**Document section**
###

Department of Intensive Care, Royal Perth Hospital and School of Population Health, University of Western Australia, Perth, Western Australia

Summary

Cardiac surgery is increasingly performed on elderly patients with multiple comorbid conditions, but the determinants of the relationship between cost and survival time after cardiac surgery for patients with a serious cardiac condition remain uncertain. Using the long-term outcome data of a cohort study on adult cardiac surgical patients, the relationship between cost and survival time after cardiac surgery from a hospital service perspective was determined. The total cost for each patient was estimated by the costs of the surgical procedures, intra-aortic balloon pump utilisation, operating theatre utilisation, blood products, intensive care unit stay and cumulative hospital stay up to a median follow-up time of 30 months. Of the 2131 patients considered in this study, a total cost >A$100,000 per life-year after cardiac surgery was observed only in 171 patients (8.0%, 95% confidence interval 6.9 to 9.3%). Age, Charlson Comorbidity Index and EuroSCORE were all related to the cost per life-year after cardiac surgery, but EuroSCORE (odds ratio 1.26 per score increment, 95% confidence interval 1.18 to 1.35, P=0.001) was, by far, the most important determinant and explained 32% of the variability in cost per life-year after cardiac surgery. Patients with a high EuroSCORE were associated with a substantially longer length of intensive care unit stay and cumulative hospital stay, as well as a shorter survival time after cardiac surgery compared to patients with a lower EuroSCORE. Of all the subgroups of patients examined, only patients with a EuroSCORE >5 were consistently associated with a cost >A$100,000 per life-year (cost per life-year $183,148, 95% confidence interval 125, 394 to 240, 902).

###

**Assignment**
According to the cardiac surgery summary, which factor was by far the most important determinant of cost per life-year after cardiac surgery?

**Records**
###

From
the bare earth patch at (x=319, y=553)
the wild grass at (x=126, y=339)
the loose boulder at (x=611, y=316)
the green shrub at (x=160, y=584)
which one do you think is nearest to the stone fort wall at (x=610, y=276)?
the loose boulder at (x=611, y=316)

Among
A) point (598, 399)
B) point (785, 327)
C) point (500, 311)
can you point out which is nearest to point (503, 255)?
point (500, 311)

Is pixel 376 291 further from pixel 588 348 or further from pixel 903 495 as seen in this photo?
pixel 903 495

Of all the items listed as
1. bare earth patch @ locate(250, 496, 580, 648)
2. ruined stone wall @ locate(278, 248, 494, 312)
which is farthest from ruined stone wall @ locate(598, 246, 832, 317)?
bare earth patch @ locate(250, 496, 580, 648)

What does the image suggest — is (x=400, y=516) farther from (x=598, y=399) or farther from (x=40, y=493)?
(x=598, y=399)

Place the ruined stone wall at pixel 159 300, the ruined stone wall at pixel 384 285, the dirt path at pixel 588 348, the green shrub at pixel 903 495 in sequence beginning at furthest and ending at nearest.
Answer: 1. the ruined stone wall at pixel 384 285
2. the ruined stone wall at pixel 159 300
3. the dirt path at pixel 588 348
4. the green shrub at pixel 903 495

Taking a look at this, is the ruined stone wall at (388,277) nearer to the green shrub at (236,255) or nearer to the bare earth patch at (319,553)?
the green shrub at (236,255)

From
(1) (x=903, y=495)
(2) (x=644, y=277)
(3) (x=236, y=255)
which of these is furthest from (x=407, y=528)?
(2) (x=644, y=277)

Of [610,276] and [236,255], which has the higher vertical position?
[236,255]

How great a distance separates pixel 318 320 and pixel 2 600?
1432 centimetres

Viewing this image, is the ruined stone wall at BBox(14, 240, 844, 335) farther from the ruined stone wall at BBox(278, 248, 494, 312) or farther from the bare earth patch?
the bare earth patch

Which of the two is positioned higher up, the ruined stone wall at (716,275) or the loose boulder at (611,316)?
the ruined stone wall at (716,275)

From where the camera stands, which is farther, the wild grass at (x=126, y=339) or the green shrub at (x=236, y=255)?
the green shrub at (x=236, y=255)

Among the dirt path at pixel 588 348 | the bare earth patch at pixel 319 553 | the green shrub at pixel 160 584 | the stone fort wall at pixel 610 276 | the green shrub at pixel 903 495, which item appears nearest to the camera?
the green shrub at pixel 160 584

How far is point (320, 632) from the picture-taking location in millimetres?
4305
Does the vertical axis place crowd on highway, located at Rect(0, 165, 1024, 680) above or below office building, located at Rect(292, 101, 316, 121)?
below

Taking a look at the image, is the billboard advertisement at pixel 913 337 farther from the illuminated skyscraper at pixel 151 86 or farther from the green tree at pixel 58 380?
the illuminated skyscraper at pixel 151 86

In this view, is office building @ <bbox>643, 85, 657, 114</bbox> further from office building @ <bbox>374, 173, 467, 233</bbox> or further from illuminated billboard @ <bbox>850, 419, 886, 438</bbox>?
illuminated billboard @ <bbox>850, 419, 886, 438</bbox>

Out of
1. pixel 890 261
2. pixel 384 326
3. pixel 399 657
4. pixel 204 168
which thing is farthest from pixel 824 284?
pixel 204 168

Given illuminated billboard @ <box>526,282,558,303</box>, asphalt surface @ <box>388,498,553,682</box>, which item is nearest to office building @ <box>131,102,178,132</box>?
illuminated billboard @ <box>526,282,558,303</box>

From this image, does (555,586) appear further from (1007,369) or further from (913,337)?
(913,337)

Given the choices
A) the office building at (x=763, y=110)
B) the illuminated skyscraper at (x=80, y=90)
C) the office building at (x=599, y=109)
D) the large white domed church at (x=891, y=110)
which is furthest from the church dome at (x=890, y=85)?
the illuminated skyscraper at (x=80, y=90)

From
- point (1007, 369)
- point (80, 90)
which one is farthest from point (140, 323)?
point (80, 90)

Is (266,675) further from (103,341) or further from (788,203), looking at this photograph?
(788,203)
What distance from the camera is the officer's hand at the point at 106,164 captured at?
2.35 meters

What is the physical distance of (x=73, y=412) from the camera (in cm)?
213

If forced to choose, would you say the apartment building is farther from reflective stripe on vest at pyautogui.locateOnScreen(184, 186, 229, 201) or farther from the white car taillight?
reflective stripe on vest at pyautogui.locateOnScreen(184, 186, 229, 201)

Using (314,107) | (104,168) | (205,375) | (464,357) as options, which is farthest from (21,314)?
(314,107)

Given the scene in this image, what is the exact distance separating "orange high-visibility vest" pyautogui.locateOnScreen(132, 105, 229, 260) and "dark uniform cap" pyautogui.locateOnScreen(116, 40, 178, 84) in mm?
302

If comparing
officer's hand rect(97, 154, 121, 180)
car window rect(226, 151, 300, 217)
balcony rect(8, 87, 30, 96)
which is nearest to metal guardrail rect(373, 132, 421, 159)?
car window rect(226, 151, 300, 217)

###

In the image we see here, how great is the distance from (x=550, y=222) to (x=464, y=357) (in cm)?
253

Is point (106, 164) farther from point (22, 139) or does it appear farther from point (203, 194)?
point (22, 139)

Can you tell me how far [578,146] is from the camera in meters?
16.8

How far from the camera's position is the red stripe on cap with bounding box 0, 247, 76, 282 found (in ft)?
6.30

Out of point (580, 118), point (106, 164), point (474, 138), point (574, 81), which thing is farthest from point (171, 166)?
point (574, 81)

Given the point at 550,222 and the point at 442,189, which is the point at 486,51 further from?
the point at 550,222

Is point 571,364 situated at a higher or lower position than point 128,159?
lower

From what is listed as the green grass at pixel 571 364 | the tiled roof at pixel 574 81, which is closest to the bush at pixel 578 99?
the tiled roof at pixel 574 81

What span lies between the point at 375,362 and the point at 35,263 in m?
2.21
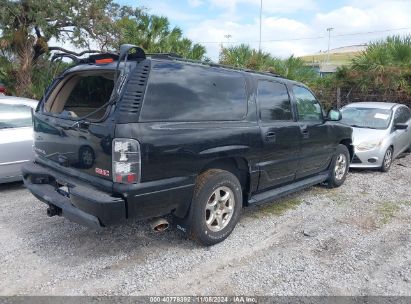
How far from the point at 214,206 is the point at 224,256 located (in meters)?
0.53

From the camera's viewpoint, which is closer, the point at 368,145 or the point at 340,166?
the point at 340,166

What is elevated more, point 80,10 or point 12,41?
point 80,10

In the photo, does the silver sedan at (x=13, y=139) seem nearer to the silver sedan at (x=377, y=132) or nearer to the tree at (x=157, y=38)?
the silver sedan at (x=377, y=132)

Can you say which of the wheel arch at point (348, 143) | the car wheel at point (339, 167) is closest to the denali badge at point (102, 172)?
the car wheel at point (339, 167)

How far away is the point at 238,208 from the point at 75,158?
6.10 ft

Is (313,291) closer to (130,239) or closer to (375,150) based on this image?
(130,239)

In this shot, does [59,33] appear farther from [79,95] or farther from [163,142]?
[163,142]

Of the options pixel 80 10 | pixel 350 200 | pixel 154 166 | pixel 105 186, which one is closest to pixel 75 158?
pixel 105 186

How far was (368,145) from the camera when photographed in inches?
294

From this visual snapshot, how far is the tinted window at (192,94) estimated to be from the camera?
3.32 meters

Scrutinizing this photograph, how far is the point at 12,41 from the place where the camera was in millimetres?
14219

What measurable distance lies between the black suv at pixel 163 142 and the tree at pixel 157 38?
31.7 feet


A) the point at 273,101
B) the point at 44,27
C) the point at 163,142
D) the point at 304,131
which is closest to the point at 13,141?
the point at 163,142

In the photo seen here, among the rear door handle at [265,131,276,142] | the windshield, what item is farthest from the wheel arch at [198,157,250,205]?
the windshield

###

**Exercise response**
EuroSCORE, which explained 32% of the variability in cost per life-year.